[THE DATA Boundary: Start]

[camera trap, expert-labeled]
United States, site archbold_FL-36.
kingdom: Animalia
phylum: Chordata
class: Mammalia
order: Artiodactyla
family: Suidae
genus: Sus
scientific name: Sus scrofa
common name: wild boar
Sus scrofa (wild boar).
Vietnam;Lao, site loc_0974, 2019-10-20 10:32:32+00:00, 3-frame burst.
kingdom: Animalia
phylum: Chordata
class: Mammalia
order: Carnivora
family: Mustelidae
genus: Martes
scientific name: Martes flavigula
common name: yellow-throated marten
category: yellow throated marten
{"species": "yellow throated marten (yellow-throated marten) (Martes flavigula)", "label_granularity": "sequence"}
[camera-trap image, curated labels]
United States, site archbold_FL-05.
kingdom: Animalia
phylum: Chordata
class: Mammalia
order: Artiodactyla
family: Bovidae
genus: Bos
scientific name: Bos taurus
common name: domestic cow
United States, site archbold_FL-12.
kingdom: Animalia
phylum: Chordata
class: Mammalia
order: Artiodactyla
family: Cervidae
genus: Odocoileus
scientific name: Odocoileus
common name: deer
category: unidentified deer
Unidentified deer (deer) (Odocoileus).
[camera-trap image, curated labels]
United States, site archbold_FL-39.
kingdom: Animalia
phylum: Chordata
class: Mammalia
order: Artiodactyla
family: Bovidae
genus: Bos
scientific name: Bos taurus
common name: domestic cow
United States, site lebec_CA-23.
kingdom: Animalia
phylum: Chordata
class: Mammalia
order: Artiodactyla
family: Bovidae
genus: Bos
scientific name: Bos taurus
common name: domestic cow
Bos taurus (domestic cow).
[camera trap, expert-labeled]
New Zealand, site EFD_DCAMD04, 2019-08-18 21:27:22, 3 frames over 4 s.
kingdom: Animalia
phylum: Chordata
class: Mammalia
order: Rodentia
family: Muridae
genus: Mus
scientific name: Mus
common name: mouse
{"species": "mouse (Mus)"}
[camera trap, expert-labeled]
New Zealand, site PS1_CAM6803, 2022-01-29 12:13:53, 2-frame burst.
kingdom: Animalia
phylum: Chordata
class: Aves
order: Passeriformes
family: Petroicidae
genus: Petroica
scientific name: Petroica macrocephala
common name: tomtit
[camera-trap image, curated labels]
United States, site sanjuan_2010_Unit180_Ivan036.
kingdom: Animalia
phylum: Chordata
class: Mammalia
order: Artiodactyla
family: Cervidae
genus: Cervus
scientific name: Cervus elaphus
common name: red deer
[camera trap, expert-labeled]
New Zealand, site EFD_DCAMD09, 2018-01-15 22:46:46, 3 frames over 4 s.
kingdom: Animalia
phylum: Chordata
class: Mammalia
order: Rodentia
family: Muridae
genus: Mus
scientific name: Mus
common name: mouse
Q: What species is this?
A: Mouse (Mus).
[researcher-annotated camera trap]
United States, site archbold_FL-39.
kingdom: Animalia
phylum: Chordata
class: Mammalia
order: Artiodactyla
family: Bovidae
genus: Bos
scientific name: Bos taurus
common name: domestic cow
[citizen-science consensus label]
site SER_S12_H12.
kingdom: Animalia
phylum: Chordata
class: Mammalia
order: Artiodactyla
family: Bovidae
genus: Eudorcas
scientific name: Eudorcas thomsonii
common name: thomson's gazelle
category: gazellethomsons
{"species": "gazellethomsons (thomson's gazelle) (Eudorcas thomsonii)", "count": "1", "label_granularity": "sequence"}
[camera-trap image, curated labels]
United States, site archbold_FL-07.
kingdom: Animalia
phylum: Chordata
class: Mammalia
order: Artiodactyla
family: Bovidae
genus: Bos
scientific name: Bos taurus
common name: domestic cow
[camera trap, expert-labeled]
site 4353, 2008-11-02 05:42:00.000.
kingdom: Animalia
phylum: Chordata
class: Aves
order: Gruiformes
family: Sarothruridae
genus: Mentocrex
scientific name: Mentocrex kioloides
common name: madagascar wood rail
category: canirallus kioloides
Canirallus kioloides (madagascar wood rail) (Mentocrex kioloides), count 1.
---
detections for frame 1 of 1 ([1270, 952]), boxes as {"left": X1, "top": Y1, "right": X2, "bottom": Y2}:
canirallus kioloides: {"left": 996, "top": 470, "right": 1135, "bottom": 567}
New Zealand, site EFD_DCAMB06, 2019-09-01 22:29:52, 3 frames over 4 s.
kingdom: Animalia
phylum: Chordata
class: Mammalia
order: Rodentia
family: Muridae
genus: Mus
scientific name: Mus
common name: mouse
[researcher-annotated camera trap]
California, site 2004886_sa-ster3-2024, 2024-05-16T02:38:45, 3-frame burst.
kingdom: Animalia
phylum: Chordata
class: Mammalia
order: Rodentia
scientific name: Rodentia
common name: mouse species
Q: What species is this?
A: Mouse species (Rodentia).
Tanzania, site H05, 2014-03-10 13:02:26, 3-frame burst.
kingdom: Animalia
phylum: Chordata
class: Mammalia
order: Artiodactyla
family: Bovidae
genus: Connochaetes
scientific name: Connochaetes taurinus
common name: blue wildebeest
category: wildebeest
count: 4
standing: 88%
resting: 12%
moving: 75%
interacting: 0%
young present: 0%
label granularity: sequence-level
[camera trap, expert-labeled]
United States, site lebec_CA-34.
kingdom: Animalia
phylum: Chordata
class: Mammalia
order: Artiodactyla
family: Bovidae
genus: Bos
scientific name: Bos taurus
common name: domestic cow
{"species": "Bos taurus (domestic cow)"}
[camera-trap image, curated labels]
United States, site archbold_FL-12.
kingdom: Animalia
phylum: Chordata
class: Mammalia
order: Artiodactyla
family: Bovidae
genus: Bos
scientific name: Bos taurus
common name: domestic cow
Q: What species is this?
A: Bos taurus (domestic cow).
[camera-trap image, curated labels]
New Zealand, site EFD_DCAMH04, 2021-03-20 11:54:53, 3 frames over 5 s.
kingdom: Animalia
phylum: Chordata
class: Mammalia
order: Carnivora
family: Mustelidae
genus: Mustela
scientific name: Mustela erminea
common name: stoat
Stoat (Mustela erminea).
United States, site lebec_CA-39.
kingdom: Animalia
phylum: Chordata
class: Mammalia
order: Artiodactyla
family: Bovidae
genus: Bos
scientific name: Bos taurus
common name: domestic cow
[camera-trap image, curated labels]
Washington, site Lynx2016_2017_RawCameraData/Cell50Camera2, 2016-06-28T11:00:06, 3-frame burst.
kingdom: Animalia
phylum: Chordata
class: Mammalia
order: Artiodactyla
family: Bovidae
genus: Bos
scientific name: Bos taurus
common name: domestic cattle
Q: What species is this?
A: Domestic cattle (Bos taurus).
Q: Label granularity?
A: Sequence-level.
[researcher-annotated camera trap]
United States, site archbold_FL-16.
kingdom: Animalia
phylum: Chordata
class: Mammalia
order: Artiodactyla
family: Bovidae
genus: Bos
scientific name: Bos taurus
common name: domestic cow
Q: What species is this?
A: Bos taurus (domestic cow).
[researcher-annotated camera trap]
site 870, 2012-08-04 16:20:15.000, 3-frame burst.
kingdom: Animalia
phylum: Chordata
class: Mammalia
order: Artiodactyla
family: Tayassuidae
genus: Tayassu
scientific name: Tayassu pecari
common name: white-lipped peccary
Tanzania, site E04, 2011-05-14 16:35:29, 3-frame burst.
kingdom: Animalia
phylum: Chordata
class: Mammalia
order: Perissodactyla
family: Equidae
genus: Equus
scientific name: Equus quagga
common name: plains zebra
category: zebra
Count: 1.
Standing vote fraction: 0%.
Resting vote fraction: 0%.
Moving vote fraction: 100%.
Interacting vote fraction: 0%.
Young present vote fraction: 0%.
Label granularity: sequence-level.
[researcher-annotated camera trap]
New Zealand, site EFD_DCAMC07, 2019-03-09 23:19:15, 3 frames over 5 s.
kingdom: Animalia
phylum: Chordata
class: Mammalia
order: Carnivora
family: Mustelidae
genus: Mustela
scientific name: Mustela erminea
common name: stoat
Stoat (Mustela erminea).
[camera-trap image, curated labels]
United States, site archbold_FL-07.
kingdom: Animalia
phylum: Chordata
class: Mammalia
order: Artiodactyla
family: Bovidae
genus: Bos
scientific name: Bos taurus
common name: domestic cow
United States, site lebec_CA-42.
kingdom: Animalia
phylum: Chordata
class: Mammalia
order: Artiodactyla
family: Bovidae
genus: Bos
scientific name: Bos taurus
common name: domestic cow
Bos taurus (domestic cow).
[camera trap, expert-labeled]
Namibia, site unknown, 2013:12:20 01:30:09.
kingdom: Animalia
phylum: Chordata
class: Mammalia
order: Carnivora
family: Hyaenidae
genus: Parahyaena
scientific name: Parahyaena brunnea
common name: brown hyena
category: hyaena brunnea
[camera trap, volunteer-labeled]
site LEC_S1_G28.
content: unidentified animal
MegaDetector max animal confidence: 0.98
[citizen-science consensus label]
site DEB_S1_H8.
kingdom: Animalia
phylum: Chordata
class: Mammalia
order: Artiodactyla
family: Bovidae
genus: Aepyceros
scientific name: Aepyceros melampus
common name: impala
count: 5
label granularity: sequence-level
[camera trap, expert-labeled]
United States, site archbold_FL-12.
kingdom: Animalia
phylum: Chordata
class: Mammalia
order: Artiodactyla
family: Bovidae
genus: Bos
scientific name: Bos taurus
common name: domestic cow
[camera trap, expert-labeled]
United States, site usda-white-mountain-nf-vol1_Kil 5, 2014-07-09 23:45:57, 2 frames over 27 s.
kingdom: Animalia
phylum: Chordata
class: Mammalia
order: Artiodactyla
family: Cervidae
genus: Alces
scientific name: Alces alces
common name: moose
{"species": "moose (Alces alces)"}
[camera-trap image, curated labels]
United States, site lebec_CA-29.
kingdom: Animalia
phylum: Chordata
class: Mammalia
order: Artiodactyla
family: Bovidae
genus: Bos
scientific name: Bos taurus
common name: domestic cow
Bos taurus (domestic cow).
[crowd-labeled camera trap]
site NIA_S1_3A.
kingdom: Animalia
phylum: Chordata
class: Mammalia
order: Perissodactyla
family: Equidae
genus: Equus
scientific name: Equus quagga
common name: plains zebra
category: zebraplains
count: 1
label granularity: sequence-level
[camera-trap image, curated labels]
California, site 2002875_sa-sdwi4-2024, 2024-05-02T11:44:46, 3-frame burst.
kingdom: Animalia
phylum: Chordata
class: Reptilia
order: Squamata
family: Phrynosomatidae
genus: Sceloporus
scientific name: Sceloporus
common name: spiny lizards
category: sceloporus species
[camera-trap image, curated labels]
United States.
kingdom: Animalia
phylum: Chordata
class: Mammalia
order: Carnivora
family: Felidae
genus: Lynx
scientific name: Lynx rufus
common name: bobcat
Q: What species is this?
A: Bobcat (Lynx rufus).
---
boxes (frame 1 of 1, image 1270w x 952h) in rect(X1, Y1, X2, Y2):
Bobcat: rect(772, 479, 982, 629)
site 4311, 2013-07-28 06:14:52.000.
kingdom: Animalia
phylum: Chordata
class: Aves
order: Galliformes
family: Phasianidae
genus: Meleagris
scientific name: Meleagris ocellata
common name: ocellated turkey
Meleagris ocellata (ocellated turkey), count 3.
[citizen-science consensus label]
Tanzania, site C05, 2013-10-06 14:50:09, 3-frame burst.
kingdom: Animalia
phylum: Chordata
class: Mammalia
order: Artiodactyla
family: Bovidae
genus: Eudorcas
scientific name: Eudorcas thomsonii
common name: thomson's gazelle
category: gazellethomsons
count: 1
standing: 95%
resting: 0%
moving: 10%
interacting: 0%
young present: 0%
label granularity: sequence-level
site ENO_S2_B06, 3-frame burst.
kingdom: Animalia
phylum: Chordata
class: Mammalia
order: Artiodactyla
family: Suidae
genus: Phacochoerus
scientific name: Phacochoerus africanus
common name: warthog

[THE DATA Boundary: End]

WHAT THE TASK REQUIRES:
A verbatim transcription is needed of the lines above, starting at the line with "United States, site lebec_CA-23." and ending at the line with "family: Sarothruridae", both included, and of nothing else.

EXERCISE RESPONSE:
United States, site lebec_CA-23.
kingdom: Animalia
phylum: Chordata
class: Mammalia
order: Artiodactyla
family: Bovidae
genus: Bos
scientific name: Bos taurus
common name: domestic cow
Bos taurus (domestic cow).
[camera trap, expert-labeled]
New Zealand, site EFD_DCAMD04, 2019-08-18 21:27:22, 3 frames over 4 s.
kingdom: Animalia
phylum: Chordata
class: Mammalia
order: Rodentia
family: Muridae
genus: Mus
scientific name: Mus
common name: mouse
{"species": "mouse (Mus)"}
[camera trap, expert-labeled]
New Zealand, site PS1_CAM6803, 2022-01-29 12:13:53, 2-frame burst.
kingdom: Animalia
phylum: Chordata
class: Aves
order: Passeriformes
family: Petroicidae
genus: Petroica
scientific name: Petroica macrocephala
common name: tomtit
[camera-trap image, curated labels]
United States, site sanjuan_2010_Unit180_Ivan036.
kingdom: Animalia
phylum: Chordata
class: Mammalia
order: Artiodactyla
family: Cervidae
genus: Cervus
scientific name: Cervus elaphus
common name: red deer
[camera trap, expert-labeled]
New Zealand, site EFD_DCAMD09, 2018-01-15 22:46:46, 3 frames over 4 s.
kingdom: Animalia
phylum: Chordata
class: Mammalia
order: Rodentia
family: Muridae
genus: Mus
scientific name: Mus
common name: mouse
Q: What species is this?
A: Mouse (Mus).
[researcher-annotated camera trap]
United States, site archbold_FL-39.
kingdom: Animalia
phylum: Chordata
class: Mammalia
order: Artiodactyla
family: Bovidae
genus: Bos
scientific name: Bos taurus
common name: domestic cow
[citizen-science consensus label]
site SER_S12_H12.
kingdom: Animalia
phylum: Chordata
class: Mammalia
order: Artiodactyla
family: Bovidae
genus: Eudorcas
scientific name: Eudorcas thomsonii
common name: thomson's gazelle
category: gazellethomsons
{"species": "gazellethomsons (thomson's gazelle) (Eudorcas thomsonii)", "count": "1", "label_granularity": "sequence"}
[camera-trap image, curated labels]
United States, site archbold_FL-07.
kingdom: Animalia
phylum: Chordata
class: Mammalia
order: Artiodactyla
family: Bovidae
genus: Bos
scientific name: Bos taurus
common name: domestic cow
[camera trap, expert-labeled]
site 4353, 2008-11-02 05:42:00.000.
kingdom: Animalia
phylum: Chordata
class: Aves
order: Gruiformes
family: Sarothruridae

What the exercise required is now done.